Gomez's mother, Mary Leon, said Friday that Gomez's girlfriend and a friend of hers were both at the party with Gomez and were both interviewed by ABC investigators.
Allen said he has not seen the report, but dismissed the witnesses' accounts and criticized the report because it "seemed to ignore other people at the country club" who had different versions of what happened.
But Bachman said that many people would not talk with ABC investigators and others couldn't be tracked down. He said investigators interviewed a range of people, including dinner guests, servers, managers and Spencer.
Bachman said that "a lot of people had reasons for taking particular stances because of their involvement or connections with people."
But he cautioned that the ABC report simply "identifies what some people said they saw." Bachman said it's up to the attorney general to decide if anyone should be prosecuted.
A spokesman for the Attorney General's Office would not say whether his office would press charges. The attorney general already is investigating Spencer for embezzlement and coercion on two unrelated matters.
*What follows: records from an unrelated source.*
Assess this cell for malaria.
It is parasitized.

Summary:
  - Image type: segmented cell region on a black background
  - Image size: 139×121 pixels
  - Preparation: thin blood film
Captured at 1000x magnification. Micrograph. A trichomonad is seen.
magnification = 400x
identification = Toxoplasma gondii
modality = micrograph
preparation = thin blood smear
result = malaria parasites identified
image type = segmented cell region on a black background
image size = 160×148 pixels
The Sun-Star reported in May that Spencer took about $57,000 in reimbursements that he didn't deserve over a seven-year period, prompting the embezzlement investigation.
The attorney general also could press coercion charges against Spencer because he bought a 21-acre piece of land in 2004 from a man who was in jail and was facing prosecution while Spencer was the district attorney.
If Spencer is charged for serving alcohol to Gomez, he could be found guilty of a misdemeanor and face up to a $1,000 fine and one year in jail. California law has stiffer penalties for people who serve alcohol to a minor who is then injured or killed as a result of being intoxicated.
ABC launched its investigation almost seven months ago and only days after the Sun-Star first reported that Spencer was a volunteer bartender at the country club party.
Spencer could not be reached for comment on Friday, but he has said that he was at the party for about an hour and left at 7:30 p.m.
Gomez, who went to the party with his girlfriend, decided to walk home that night. At about 11:30 p.m., he was struck by a car while walking on an unlit part of Bellevue Road just west of Lake Road. Witnesses said Gomez was walking about three feet into the road.
He died the next day in a hospital.
Police said Gomez had a blood alcohol level of 0.24 -- more than three times the legal limit for driving while intoxicated.
Even though he didn't check IDs, Spencer said he didn't break the law or act unethically. He has said the club's manager, Berna Lucas, had assured him that she would let him know if anyone who asked him for alcohol was underage.
Lucas did not return calls left at the country club on Friday.
The club's Merced attorney, Mike Mason, also did not return calls.
Loring Astorino, the club's president, said on Friday he wouldn't comment on the attorney general or ABC investigations other than to say that the ABC report "contains a lot of inaccurate data."
He wouldn't elaborate.
State records show the country club, which has been licensed to serve alcohol since 1950, has a clean record.
That may change if ABC decides to discipline the club by suspending or revoking its license.
Bachman said he met with the club and its attorney on Aug. 8 to discuss what disciplinary action ABC intends to take, but he wouldn't disclose to the Sun-Star what that disciplinary action would look like.
Bachman said the club now has to decide whether to accept ABC's discipline or appeal the decision to a judge. He said that "based on the mood and responses, it was clear (the club) would take it to a hearing."
Bachman said a hearing probably wouldn't start until sometime in November.